Joji singles chronology
| "Walking" (2019) | "Run" (2020) | "Gimme Love" (2020) |

Music video
- "Run" on YouTube

= Run (Joji song) =

"Run" is a song by Japanese-Australian singer-songwriter Joji. It was released on 6 February 2020 through 88rising. The track was written by Joji, Daniel Wilson and Justin Parker, with the production duties also completed by Parker. Joji made his American television debut when he performed the song on The Tonight Show Starring Jimmy Fallon on 2 March 2020.

== Composition ==
The track has been described as an atmospheric rock power ballad that features falsetto vocals and guitar solos. Other news articles described the song as R&B. The guitar portion of the song was written and performed by Jaco Caraco.

== Critical reception ==
The song was well received by music critics.

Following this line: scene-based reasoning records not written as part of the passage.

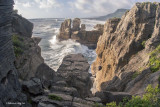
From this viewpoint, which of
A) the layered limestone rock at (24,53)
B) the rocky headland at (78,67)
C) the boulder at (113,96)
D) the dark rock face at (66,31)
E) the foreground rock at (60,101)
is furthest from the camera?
the dark rock face at (66,31)

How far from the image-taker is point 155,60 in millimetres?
9008

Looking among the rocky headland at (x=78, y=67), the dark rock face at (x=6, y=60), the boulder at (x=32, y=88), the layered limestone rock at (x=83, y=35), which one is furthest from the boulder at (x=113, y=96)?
the layered limestone rock at (x=83, y=35)

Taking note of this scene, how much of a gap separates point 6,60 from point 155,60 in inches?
324

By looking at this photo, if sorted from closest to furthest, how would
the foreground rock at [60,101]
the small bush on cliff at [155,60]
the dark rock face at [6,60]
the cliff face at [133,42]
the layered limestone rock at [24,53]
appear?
the dark rock face at [6,60]
the foreground rock at [60,101]
the layered limestone rock at [24,53]
the small bush on cliff at [155,60]
the cliff face at [133,42]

Joshua Espinoza of Complex complimented Joji's artistic growth on the track, highlighting his "powerful vocals" and the "haunting, atmospheric" production. Raisa Bruner included the song on Times list of the 5 best songs of its week of release, opining that "just when you think you know what Joji has in store, he switches it up."

== Charts ==

Chart performance for "Run"
| Chart (2020) | Peak position |
|---|---|
| Australia (ARIA) | 39 |
| Canada (Canadian Hot 100) | 57 |
| Czech Republic Singles Digital (ČNS IFPI) | 60 |
| Hungary (Single Top 40) | 37 |
| Ireland (IRMA) | 47 |
| Malaysia (RIM) | 16 |
| New Zealand Hot Singles (RMNZ) | 4 |
| Portugal (AFP) | 76 |
| Singapore (RIAS) | 25 |
| Slovakia Singles Digital (ČNS IFPI) | 45 |
| Sweden Heatseeker (Sverigetopplistan) | 4 |
| UK Singles (OCC) | 46 |
| US Billboard Hot 100 | 68 |
| US Alternative Songs (Billboard) | 30 |
| US Rolling Stone Top 100 | 39 |

== Certifications ==

Certifications for "Run"
| Region | Certification | Certified units/sales |
| New Zealand (RMNZ) | Gold | 15,000^{‡} |
| United States (RIAA) | Platinum | 1,000,000^{‡} |
^{‡} Sales+streaming figures based on certification alone.